Phase 17 — Patched libspice-server for hypothesis validation¶
Phase 17 of PLAN-stream-caps-and-flap.md.
Goal¶
Build a Debian package of libspice-server1 with
NUM_TRACE_ITEMS bumped from 8 to 128, install it on ONE
hypervisor, re-run the 006-style workload, and measure
whether stream re-engagement actually improves. The
package is a validation tool first and an operational
artefact second — if it works, the question of cluster-wide
rollout is a separate scope decision.
Why this exists¶
Phase 13A identified NUM_TRACE_ITEMS = 8
(server/display-channel-private.h:23-25) as the binding
constraint on stream re-engagement under OOM pressure;
phase 13C identified the workload-driven OOM rate as the
trigger. A one-line bump on the spice-server side is the
cheapest server-side mitigation imaginable — IF the
hypothesis is right. The only way to know for sure is to
build the patched package and measure.
Three things this is NOT:
- A commitment to ship the patched package cluster-wide. That's a separate decision after 17B has data.

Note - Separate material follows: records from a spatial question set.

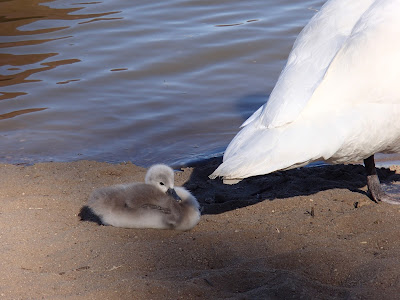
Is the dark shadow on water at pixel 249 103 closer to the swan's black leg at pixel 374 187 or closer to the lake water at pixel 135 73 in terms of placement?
the lake water at pixel 135 73

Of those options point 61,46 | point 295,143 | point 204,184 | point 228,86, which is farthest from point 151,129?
point 295,143

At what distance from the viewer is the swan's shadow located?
17.3ft

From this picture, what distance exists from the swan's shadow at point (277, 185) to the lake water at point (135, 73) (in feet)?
4.20

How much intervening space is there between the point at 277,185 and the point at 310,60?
1.52 m

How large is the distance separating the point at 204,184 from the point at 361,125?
2.07m

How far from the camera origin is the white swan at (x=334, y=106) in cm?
399

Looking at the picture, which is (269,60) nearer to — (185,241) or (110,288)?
(185,241)

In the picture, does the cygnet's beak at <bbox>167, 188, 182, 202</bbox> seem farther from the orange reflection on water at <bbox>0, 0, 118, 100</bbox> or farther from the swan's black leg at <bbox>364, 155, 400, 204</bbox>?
the orange reflection on water at <bbox>0, 0, 118, 100</bbox>

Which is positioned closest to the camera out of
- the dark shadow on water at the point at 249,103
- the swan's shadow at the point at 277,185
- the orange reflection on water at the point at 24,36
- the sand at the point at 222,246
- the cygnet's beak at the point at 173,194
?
the sand at the point at 222,246

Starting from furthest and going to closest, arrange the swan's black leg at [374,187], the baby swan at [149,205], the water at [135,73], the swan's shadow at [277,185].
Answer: the water at [135,73]
the swan's shadow at [277,185]
the swan's black leg at [374,187]
the baby swan at [149,205]

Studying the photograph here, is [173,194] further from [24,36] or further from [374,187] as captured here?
[24,36]

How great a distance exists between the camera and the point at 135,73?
9289mm

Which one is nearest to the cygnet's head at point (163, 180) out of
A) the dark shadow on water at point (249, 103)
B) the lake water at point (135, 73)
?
the lake water at point (135, 73)

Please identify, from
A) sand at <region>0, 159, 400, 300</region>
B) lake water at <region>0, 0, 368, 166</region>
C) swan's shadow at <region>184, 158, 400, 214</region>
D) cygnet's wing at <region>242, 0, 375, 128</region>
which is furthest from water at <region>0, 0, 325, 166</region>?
cygnet's wing at <region>242, 0, 375, 128</region>
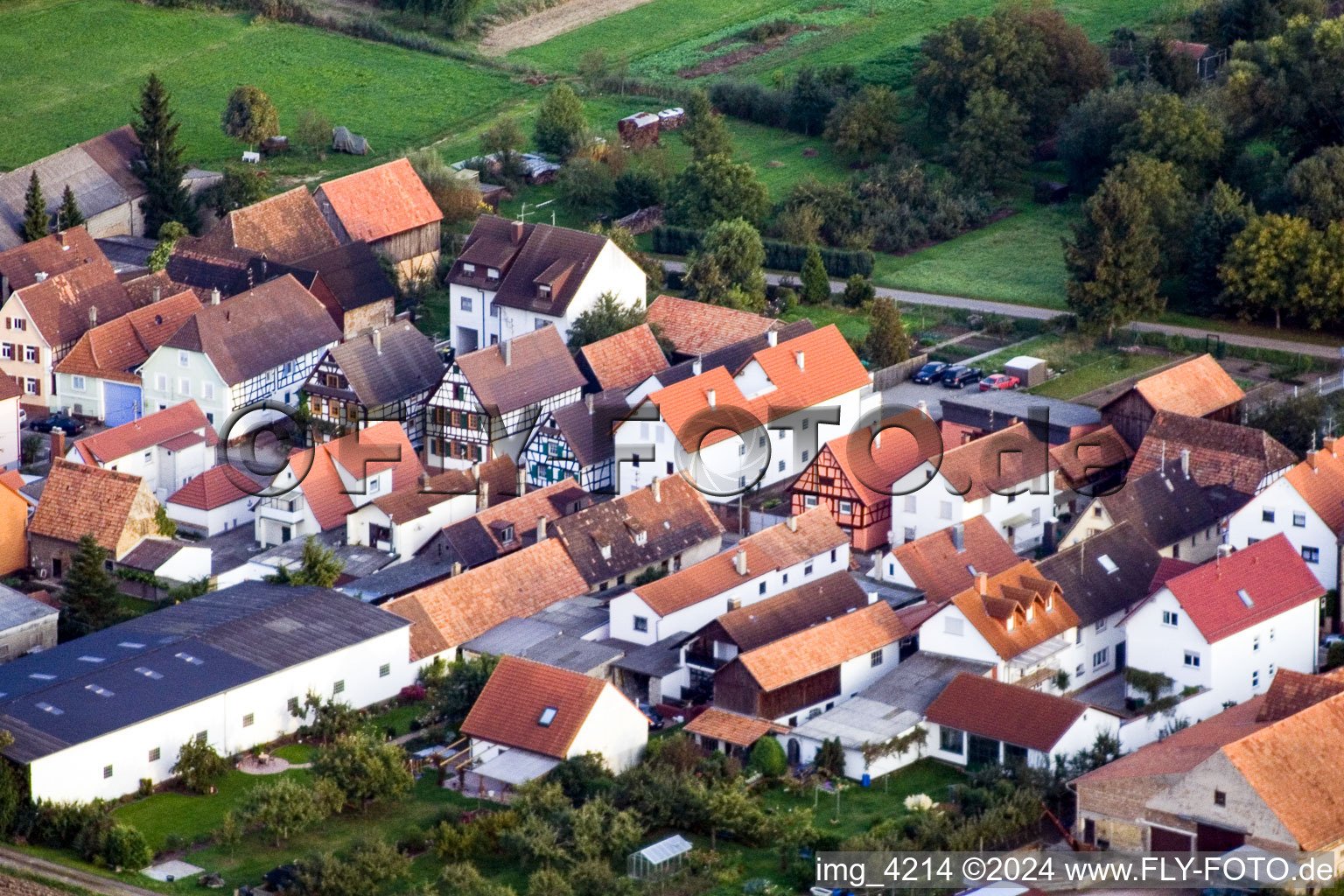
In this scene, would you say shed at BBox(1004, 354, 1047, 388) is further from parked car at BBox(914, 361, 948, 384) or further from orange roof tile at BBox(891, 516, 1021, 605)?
orange roof tile at BBox(891, 516, 1021, 605)

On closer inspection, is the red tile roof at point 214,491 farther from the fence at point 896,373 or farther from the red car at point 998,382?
the red car at point 998,382

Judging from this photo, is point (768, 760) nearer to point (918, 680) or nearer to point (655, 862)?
point (918, 680)

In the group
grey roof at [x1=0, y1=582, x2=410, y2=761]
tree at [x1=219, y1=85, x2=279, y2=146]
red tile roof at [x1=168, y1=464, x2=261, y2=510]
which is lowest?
red tile roof at [x1=168, y1=464, x2=261, y2=510]

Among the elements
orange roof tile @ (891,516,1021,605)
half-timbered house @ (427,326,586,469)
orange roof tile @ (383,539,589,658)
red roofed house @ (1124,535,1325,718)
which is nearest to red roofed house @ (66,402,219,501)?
half-timbered house @ (427,326,586,469)

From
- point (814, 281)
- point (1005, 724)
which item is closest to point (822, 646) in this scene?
point (1005, 724)

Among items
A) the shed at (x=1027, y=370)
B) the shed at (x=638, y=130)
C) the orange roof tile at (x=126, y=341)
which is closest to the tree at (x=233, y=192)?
the orange roof tile at (x=126, y=341)

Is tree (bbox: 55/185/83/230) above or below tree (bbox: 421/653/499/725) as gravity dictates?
above

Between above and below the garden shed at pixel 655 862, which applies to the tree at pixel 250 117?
above
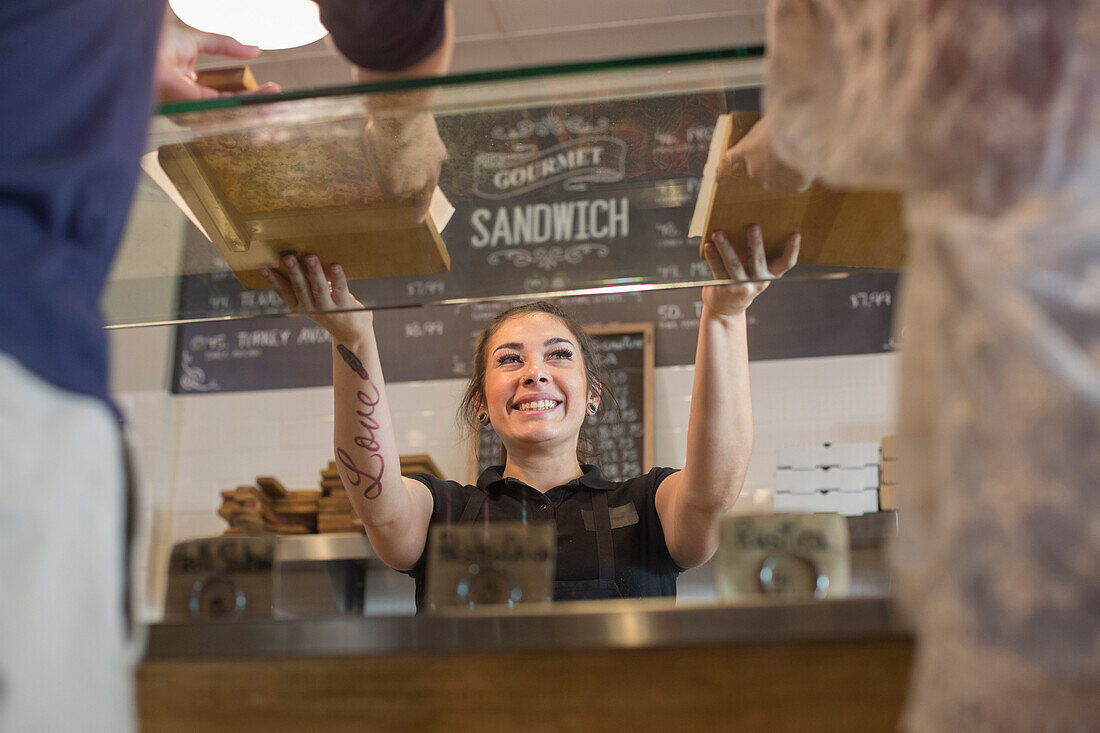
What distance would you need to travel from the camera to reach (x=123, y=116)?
0.60 m

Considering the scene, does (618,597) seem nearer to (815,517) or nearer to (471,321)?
(815,517)

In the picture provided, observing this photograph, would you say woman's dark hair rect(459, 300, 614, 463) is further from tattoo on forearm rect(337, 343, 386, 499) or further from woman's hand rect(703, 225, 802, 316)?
woman's hand rect(703, 225, 802, 316)

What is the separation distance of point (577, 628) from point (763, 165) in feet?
1.86

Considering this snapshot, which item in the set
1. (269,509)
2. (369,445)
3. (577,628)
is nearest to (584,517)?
(369,445)

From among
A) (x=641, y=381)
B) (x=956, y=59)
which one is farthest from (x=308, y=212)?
(x=641, y=381)

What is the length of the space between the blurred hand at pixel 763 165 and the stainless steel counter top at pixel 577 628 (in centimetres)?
49

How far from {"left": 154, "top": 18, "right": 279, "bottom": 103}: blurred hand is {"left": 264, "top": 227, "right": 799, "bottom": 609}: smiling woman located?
1.29 feet

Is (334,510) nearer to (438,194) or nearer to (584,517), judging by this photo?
(584,517)

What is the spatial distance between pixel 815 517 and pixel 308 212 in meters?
0.70

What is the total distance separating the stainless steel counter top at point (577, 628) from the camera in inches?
27.3

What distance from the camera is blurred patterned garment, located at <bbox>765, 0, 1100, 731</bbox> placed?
45cm

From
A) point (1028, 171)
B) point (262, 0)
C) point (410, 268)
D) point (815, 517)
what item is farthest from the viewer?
point (262, 0)

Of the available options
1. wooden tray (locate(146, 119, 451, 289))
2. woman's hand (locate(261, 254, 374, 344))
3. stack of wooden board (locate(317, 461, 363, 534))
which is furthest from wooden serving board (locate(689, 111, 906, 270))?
stack of wooden board (locate(317, 461, 363, 534))

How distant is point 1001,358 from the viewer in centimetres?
47
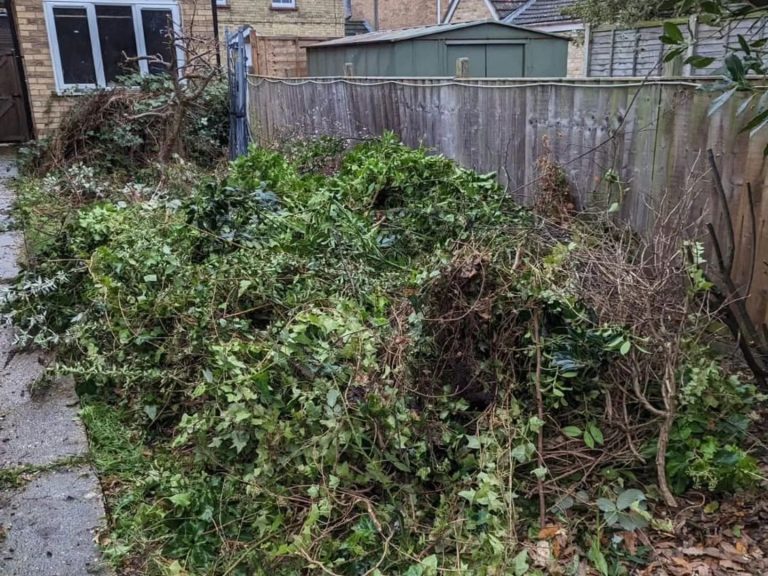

- A replacement for upstreaming. The upstream issue should be filed in parallel; the local package is for our test timeline, not as a permanent fork.
- A replacement for phase 16 (guest-driver alternatives). If 17B is positive, phase 16 becomes optional; if 17B is negative, phase 16 escalates.
Scope and sequencing¶
Gated on session 006 results. Do not start 17A until 006
has been analysed and the trace-ring-contention model is
confirmed. The signature is 006d (fullscreen at 64 MiB)
showing OOM counts substantially lower than 006c (windowed
at 256 MiB) — that's the workload-shape-beats-VRAM
prediction, which only matters if the trace ring is the
floor. If 006 instead shows command-ring depth dominates
(006d roughly equal to 006c), then patching NUM_TRACE_ITEMS
alone won't help and this phase should pivot or be cancelled.
In scope:
- A standalone build recipe (shell script in
ryll-test-sessions/bin/or similar) that pulls Debian'sspice-serversource matching the deployed version, applies the one-line patch, and produces a.debfor the matching architecture. - A documented install + revert procedure for one
hypervisor (
sf-2is the suggested test host based on 005's per-node activity). - A re-run of the 006a (windowed, 64 MiB VRAM) workload against the patched hypervisor, with bundle capture, so the result is comparable to 006a's baseline by direct qemu-log diff.
- The drafted upstream issue body (was outlined in
PLAN-stream-caps-and-flap-phase-13-streaming-intermittency.md's 13A "Implications for 16 / upstream" section). Filing upstream is operator action; the draft text lives here.
Out of scope:
- Cluster-wide rollout. That's phase 18 if we decide it's worth doing.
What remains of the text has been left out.